UM Police Department Hosts 'Active Attack Integrated Response Training'

“What we're doing today is called ‘Active Attack Integrated Response Training’,” began Chief Giffin. “It's basically the national model of how to respond to active shooter events. None of these things that happen in the communities where they occur have the resources for an individual agency to actually respond effectively, so the premise is that we coordinate our response inter-agency wide.”

Giffin described the usual parameters that occur during an active shooter incident.

“Active shooter events are usually over with within three to five minutes,” he said. “What comes after that is the long process of getting emergency responders in clearing the building. Then we have a process where we deploy rescue task forces.

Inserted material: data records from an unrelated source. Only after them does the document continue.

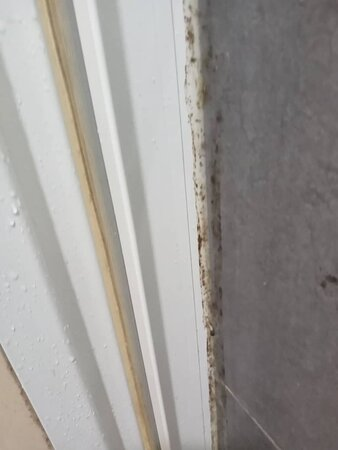 Bathroom glass door silicon dirty, door cover not washed and dirty all area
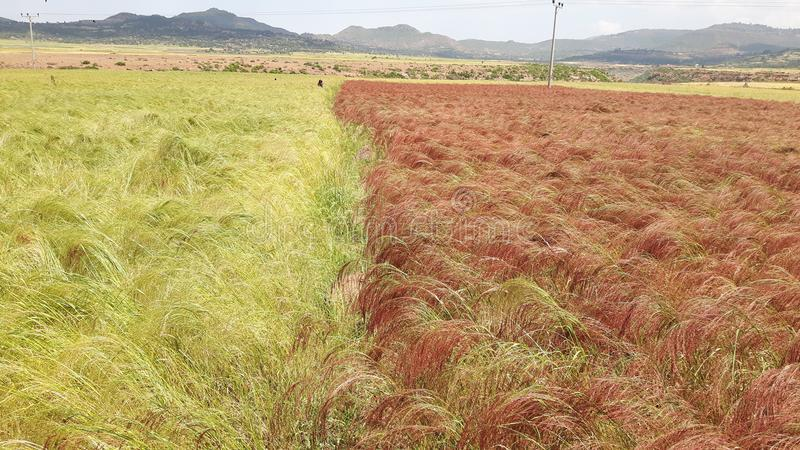 Teff crops planted in rows royalty free stock photos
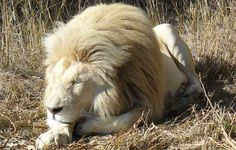 Albino Lion in Lion Park Limpopo, South Africa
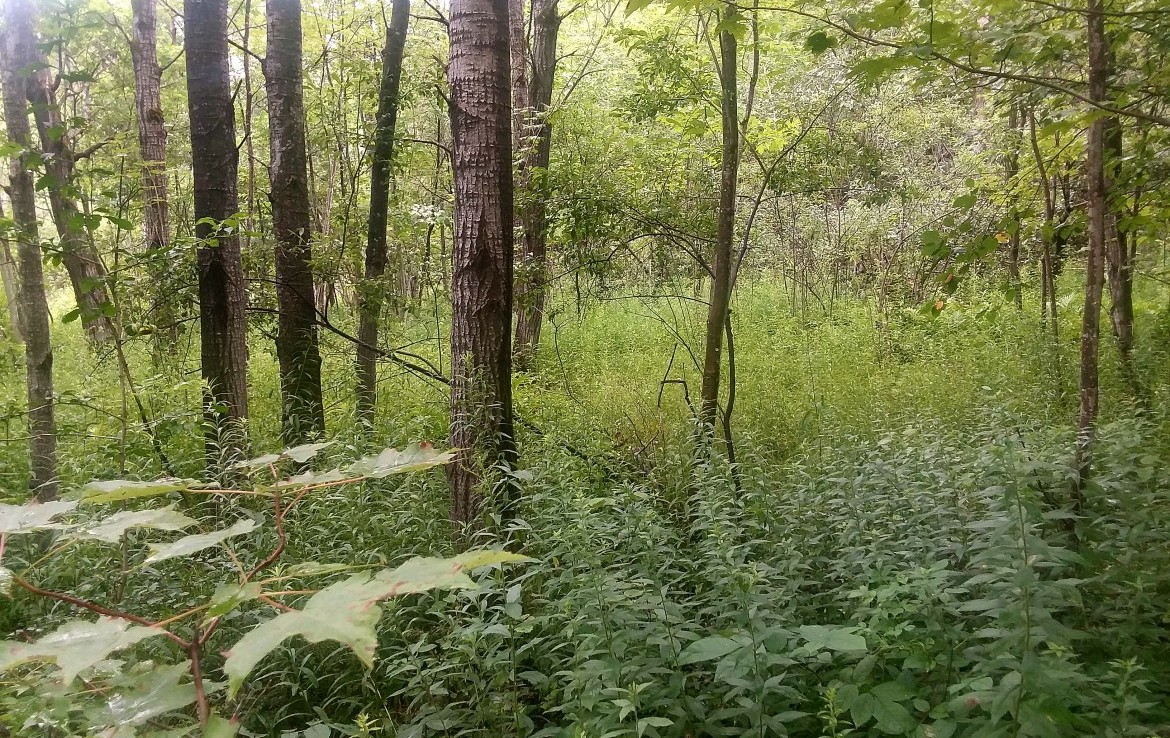 Texas Hill State Forest is just around the corner with 45 acres of hard woods, soft woods, pines and scrub apples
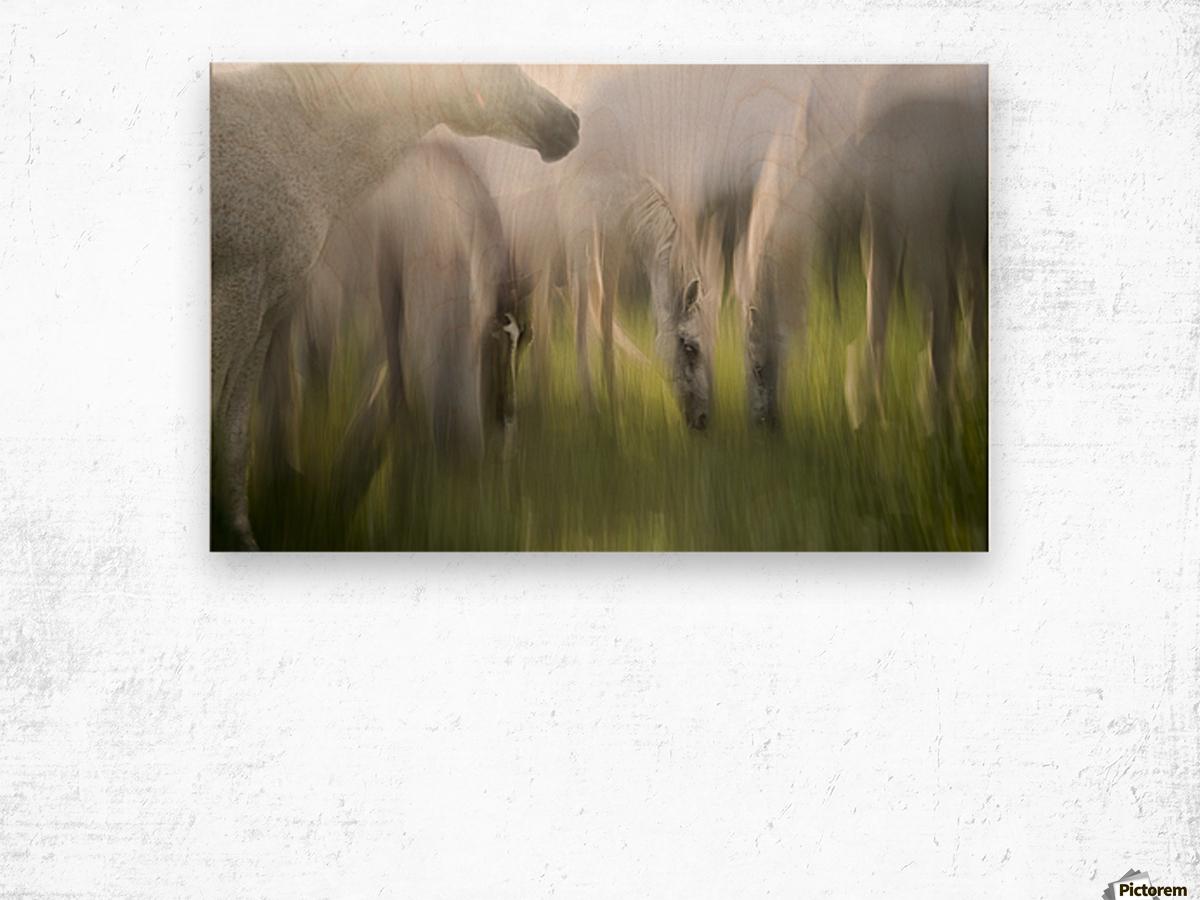Impression by milan malovrh  Wood print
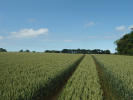 17.8 Acres Farm Land for sale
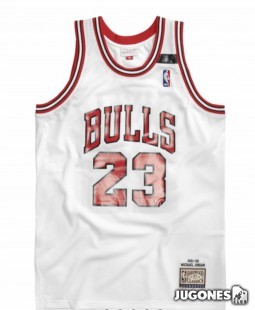 Authentic Jersey Chicago Bulls 1991-92 Michael Jordan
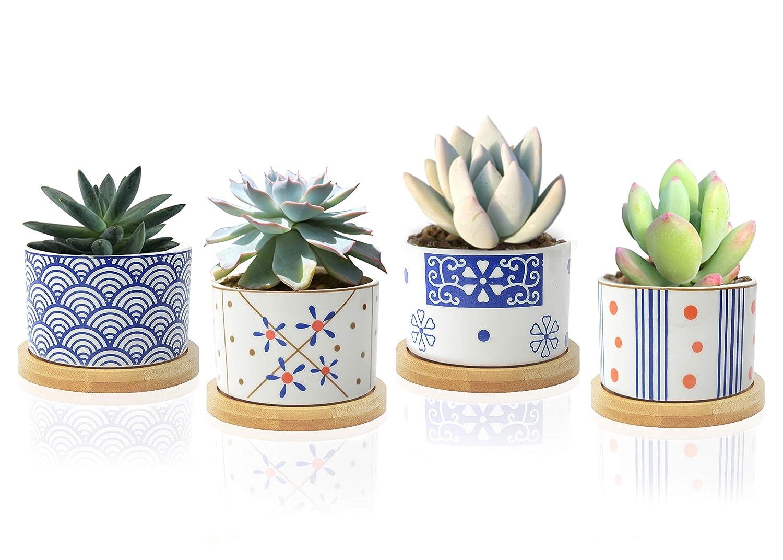 2 inch Ceramic Succulent Pots Small Planter 4 Set with Bamboo Tray Small Plant Pots for Succulents Japanese Style Mini Pots with Drainage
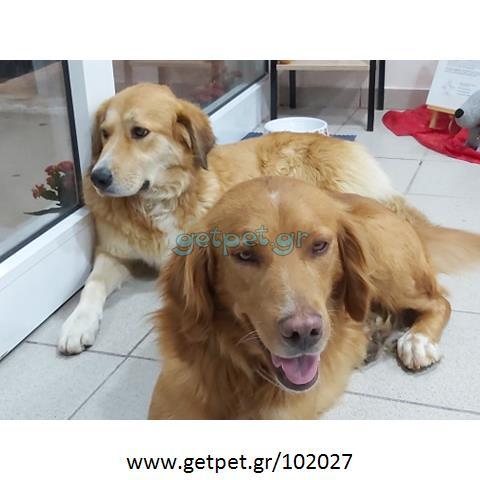 Δίνεται για υιοθεσία - χαρίζεται ημίαιμος σκυλάκος Irish Setter - Αγγλικό Σέτερ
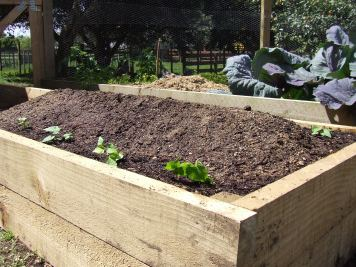The kumara are planted on each side of a mound.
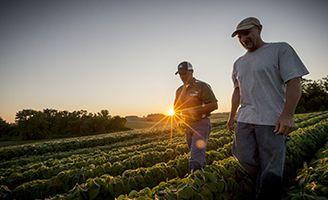Agricultores caminando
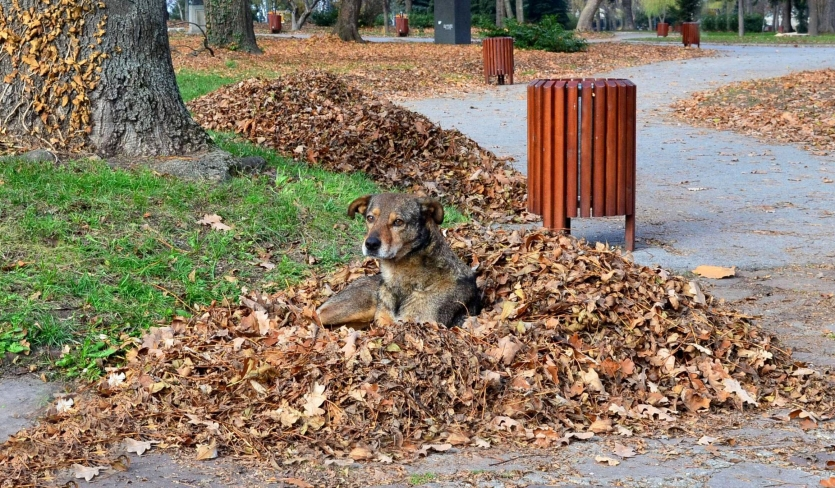 In the park  - stray dog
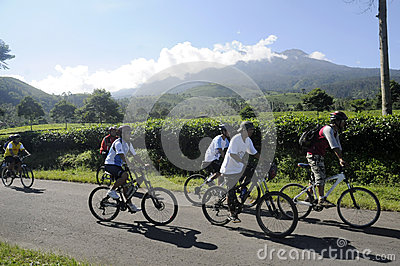 Mountain biker Editorial Stock Image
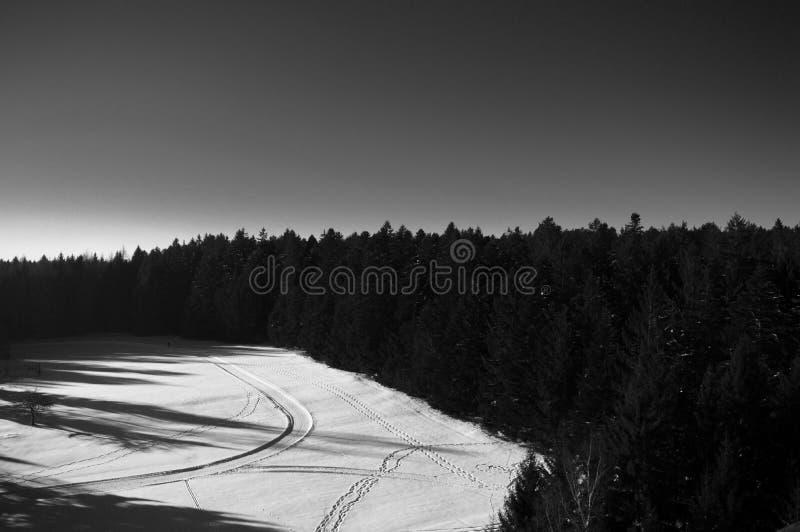 Den svarta skogen i Tyskland arkivbilder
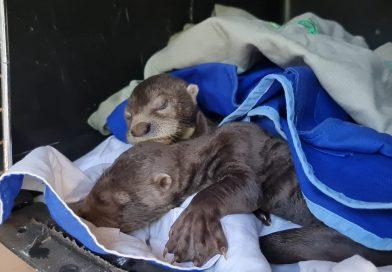 Dos pequeñas nutrias fueron rescatadas en Puerto Carreño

A rescue task force is a police officer or two with one or two fire personnel or EMS personnel who also have protective body armor so that they can come in and immediately treat the people who have been put into a ‘casualty collection point.’

Volunteers were Made-up with Simulated Gunshot Wounds

That collection point was visibly inside the UM Music Building, with volunteers in makeup simulating various gunshot wounds, to the head, to the neck and other areas of the body where Emergency Medical Services could treat their wounds.

Chief Paul Finlay with Missoula Rural Fire looked forward to the collaboration of the several responding agencies during the training scenarios.

“That's our end goal,” said Chief Finlay. “Here's the collaboration that comes out of this. We're going to continue that into the future and work with one another. We're all different agencies, but we're here with an end goal to work together. And we do so well, and we'll continue to push each of our agencies in order to ensure that what we're training on and what we expect to learn is passed down.”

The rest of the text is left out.